> Reading text
Dorothy Gambaccini, who resided in Westport for 56 years, died yesterday at Norwalk Hospital. She was 91.
Many of the friends and colleagues who knew her best are no longer part of the Westport scene, but her contribution to her community and impact on her family was extensive and deep. Her 2nd son, Peter, shares a bit of her story, conveying convey important aspects what made her so special and valuable to Westport.
My parents, Mario and Dorothy, were post-World War II pioneers, settling into the still unfinished cul-de-sac of Elizabeth Drive, off Old Road, at the same time as my father’s friend Bill Backalenick, his wife Irene and their family.
The houses were close together. It was neighborly, for certain, and our yard was the venue for some of the fiercest wiffle ball games of the Eisenhower and Kennedy years. As my two brothers and I grew larger and took up more space we adjourned to the Big House on High Point Road.
Dorothy was born in Hartford and attended Hunter College in New York, where Bess Myerson and Bella Abzug were notable students. She trained as a dietitian and worked at Fordham University, where she met my father. I only found out a couple of years ago that a last minute change of plans brought us to Westport rather than Valley Stream, Long Island, sparing us an existence of horrid accents and a dull stupor we easily avoided in Connecticut.
My parents were great believers in the Westport school system. Paul, myself and Philip got our scholarly foundation at Greens Farms, Long Lots Junior High and Staples.
My mother was a woman with no discernible egotism who scarcely, in our household, drew attention to her achievements. But we learned so much about diligence and service from her, and the Westporters — especially the women — who were her peers had such pride and confidence in her.
She became president of the League of Women Voters and the PTA Council, and of one or two school PTAs. She served several terms on the RTM. Various members would appear at our house briefly to exchange documents and reports, then disappear quickly into the night. I had no doubt that some quiet mission, for the benefit of Dorothy’s sons and our town, was afoot.
I marveled at Dorothy Gambaccini’s capability and equanimity, even before I could use “equanimity” in a sentence. This was before the rise of Ella Grasso, but honestly, I thought at the time that my mother should have been Governor of Connecticut. She was among those invaluable women who didn’t have “jobs” in the 1960s, but were the bulwarks of a growing and flourishing community.

> Records
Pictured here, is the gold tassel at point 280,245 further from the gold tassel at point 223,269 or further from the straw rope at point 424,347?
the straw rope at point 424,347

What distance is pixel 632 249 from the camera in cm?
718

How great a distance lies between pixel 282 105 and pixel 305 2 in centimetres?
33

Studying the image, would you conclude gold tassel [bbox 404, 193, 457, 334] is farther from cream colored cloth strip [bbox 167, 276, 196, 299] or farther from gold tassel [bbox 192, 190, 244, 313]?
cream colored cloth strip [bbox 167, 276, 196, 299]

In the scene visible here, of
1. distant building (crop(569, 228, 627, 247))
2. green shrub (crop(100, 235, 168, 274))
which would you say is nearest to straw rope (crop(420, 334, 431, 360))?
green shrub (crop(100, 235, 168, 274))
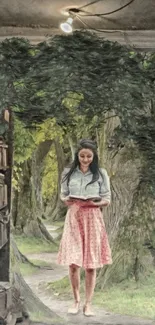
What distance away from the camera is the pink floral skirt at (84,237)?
12.1 feet

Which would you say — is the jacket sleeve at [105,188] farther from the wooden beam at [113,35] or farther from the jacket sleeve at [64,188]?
the wooden beam at [113,35]

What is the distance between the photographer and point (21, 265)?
3.73m

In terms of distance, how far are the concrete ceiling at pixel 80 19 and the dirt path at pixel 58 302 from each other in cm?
137

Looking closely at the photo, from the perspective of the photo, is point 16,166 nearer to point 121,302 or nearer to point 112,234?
point 112,234

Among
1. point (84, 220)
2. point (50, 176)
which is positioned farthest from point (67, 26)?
point (84, 220)

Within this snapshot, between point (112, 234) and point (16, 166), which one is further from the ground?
point (16, 166)

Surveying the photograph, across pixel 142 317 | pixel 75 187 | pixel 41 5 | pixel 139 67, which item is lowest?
pixel 142 317

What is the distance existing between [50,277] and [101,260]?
0.38 m

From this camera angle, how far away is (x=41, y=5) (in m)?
3.47

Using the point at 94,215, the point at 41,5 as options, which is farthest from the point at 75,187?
the point at 41,5

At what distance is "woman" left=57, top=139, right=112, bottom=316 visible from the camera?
3689mm

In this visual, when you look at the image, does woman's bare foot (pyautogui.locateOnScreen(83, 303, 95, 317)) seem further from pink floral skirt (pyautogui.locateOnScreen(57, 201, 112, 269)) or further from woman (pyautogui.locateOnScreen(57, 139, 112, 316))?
pink floral skirt (pyautogui.locateOnScreen(57, 201, 112, 269))

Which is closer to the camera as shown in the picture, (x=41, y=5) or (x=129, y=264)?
(x=41, y=5)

> Tasks to complete
1) Decide whether each statement below agrees with the Dorothy Gambaccini obituary. For each one, answer yes or no and quote the words of the obituary that settle it.
(a) Dorothy was born in Hartford.
(b) Dorothy trained as a teacher.
(c) The family first settled in Valley Stream, Long Island.
2) Answer these questions using the Dorothy Gambaccini obituary.
(a) How old was Dorothy when she died?
(b) Where did she meet her husband?
(c) On what body did she serve several terms?
3) From the Dorothy Gambaccini obituary, extract the passage that opens with the words "My parents were" and ends after the words "confidence in her.".

> Responses by item number
1)
(a) Yes: "Dorothy was born in Hartford"
(b) No: "She trained as a dietitian and worked at Fordham University"
(c) No: "a last minute change of plans brought us to Westport rather than Valley Stream, Long Island"

2)
(a) 91
(b) Fordham University
(c) The RTM

3)
My parents were great believers in the Westport school system. Paul, myself and Philip got our scholarly foundation at Greens Farms, Long Lots Junior High and Staples.
My mother was a woman with no discernible egotism who scarcely, in our household, drew attention to her achievements. But we learned so much about diligence and service from her, and the Westporters — especially the women — who were her peers had such pride and confidence in her.